Palocci no es un petista más, el extrotskista fue el ideólogo de la estrategia económica que llevó a Lula a la presidencia en 2002, sellando un pacto económico entre la izquierda y el mercado bancario llamado «Carta al Pueblo Brasileño». El exministro, sin embargo, renunció las dos veces en que ejerció funciones en el Gobierno bajo graves acusaciones de corrupción.

«El golpe de Palocci llega al expresidente cuando trataba de cambiar el papel de investigado por el de candidato», dice el columnista político de Folha de São Paulo, Bernardo Mello Franco, uno de los que cuestiona arbitrariedades y abusos de poder en la operación anticorrupción, que ya lleva tres años.

Las críticas, que incluyen a los abogados de defensa de Lula, cuestionan el encarcelamiento y las presiones sobre los acusados para conseguir las llamadas «delaciones premiadas», que reducen penas a cambio de confesiones, ni siempre comprobadas.

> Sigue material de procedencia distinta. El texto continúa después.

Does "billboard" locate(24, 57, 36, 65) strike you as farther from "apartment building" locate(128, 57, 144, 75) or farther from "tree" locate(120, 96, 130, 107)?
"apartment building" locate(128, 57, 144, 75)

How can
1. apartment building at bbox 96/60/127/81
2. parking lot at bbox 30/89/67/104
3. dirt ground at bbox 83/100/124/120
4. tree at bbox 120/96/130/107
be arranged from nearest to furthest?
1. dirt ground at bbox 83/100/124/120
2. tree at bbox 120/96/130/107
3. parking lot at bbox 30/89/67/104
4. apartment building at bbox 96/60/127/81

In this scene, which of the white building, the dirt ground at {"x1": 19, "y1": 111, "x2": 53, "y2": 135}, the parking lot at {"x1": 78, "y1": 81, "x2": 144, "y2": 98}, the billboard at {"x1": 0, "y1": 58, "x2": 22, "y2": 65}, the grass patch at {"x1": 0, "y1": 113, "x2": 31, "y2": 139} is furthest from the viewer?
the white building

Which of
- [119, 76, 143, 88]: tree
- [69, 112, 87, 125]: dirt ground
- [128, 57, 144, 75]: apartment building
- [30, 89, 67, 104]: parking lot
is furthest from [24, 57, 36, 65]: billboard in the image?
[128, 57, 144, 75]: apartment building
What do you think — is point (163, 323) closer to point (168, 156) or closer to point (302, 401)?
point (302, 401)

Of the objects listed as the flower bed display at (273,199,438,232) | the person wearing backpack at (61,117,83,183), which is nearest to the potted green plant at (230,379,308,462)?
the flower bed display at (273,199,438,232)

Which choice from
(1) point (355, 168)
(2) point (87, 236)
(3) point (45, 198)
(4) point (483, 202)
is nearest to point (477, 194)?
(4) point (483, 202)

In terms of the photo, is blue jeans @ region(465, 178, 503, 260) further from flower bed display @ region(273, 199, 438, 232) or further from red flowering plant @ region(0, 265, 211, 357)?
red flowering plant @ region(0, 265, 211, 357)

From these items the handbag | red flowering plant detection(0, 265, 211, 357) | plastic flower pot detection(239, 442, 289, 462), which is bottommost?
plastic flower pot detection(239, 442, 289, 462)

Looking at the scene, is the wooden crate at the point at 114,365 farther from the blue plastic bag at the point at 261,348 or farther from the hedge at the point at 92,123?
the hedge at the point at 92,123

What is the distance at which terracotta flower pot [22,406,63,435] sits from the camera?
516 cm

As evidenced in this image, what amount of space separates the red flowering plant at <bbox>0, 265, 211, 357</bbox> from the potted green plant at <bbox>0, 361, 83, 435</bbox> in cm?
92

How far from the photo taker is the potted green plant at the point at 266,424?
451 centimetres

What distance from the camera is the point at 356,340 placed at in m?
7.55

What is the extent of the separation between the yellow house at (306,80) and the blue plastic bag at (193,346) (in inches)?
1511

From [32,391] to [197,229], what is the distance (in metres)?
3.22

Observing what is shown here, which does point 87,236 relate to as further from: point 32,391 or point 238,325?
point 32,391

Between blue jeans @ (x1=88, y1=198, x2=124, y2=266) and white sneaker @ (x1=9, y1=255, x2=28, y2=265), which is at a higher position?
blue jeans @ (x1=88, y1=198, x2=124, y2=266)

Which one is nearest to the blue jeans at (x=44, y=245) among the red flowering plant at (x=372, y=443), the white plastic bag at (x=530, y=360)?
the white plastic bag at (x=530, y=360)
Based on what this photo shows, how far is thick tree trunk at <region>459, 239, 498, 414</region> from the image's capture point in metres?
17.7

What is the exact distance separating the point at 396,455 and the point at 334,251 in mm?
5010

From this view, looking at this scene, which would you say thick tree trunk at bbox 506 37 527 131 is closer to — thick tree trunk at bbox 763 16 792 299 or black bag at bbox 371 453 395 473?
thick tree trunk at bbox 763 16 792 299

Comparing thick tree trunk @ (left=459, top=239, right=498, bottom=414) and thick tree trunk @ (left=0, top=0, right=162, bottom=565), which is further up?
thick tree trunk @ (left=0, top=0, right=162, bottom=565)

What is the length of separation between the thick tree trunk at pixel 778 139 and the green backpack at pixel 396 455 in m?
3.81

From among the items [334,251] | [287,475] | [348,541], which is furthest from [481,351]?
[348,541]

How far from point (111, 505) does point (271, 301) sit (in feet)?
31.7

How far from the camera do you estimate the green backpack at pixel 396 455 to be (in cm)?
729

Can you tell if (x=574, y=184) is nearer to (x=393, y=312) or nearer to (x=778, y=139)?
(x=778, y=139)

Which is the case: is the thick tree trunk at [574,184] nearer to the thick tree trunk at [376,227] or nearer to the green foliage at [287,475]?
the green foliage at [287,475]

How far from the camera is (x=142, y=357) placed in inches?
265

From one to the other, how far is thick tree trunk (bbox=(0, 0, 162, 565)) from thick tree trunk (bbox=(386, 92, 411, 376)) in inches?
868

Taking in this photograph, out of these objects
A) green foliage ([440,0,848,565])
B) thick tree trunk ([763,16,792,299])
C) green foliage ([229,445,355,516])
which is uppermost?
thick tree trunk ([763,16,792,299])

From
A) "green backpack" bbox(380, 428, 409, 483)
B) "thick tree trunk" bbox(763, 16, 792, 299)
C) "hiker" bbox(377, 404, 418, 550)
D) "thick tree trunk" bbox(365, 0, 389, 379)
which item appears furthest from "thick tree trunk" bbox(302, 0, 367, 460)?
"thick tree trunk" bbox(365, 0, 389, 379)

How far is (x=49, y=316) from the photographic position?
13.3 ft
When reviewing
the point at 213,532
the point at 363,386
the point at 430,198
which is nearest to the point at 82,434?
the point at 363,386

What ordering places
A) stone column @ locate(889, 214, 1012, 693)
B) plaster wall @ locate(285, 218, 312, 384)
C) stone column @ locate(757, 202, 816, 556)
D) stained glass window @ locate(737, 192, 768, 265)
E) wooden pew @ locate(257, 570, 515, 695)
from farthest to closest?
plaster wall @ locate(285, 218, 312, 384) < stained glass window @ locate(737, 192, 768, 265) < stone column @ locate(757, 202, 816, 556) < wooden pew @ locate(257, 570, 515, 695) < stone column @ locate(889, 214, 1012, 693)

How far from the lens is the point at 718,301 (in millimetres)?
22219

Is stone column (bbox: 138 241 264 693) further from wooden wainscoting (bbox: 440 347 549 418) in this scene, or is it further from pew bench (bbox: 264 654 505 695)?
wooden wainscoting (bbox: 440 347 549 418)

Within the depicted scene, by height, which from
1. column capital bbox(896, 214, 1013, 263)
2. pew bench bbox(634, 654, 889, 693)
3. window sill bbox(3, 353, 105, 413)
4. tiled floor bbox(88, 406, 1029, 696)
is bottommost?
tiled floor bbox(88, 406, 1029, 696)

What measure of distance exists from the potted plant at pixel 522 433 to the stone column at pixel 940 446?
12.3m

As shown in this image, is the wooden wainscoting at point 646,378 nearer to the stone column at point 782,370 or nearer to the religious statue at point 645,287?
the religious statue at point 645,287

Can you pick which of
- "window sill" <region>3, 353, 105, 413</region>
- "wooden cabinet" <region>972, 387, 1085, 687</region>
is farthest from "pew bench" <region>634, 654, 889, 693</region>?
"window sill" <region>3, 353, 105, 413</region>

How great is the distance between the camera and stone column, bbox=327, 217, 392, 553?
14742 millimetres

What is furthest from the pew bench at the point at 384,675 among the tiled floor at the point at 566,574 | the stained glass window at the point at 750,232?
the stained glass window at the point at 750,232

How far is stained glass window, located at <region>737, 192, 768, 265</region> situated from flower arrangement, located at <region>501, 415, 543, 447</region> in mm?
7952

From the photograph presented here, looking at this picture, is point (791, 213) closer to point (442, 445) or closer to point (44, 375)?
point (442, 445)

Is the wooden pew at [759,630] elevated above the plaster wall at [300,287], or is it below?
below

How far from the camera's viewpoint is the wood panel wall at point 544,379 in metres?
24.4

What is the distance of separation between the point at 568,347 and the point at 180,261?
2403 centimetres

Palocci está preso hace casi un año y ha sido condenado a doce por corrupción y blanqueo de fondos. Su confesión del miércoles es muy diferente a la que presentó hace cuatro meses, cuando le respondió al juez Moro de forma evasiva y dejó entrelíneas que tendría «más informaciones», en lo que pareció, en su momento, una discreta amenaza a sus excompañeros. Pese a no haber presentado pruebas, su confesión, una de las más serias contra Lula, pueden convertirse en menos años de cárcel.

En una entrevista a la radio Guaiba, en abril, Lula describió a Palocci como un compañero de 30 años de militancia y como uno de los hombres más inteligentes que conocía. «Si decide contar todo lo que sabe puede perjudicar a muchos, pero no a mí», advirtió. No fue lo que ocurrió y sus abogados tendrán aún más trabajo para quitarse ese peso de encima.

Lula, que ya fue condenado en primera instancia por Moro, a nueve años y medio de prisión, debe presentarse nuevamente ante ese juez el 13 de septiembre, en otro de los seis procesos que afronta en la Justicia.